[WRITTEN REQUEST] Update the entries below by changing every "nearest" to "closest" and leaving everything else untouched.

[INPUT RECORDS]
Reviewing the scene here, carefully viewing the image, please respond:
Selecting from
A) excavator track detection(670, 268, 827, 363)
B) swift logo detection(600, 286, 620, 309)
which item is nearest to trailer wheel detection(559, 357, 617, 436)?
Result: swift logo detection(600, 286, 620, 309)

[SOLUTION FOR THIS EXERCISE]
Reviewing the scene here, carefully viewing the image, please respond:
Selecting from
A) excavator track detection(670, 268, 827, 363)
B) swift logo detection(600, 286, 620, 309)
which item is closest to trailer wheel detection(559, 357, 617, 436)?
Result: swift logo detection(600, 286, 620, 309)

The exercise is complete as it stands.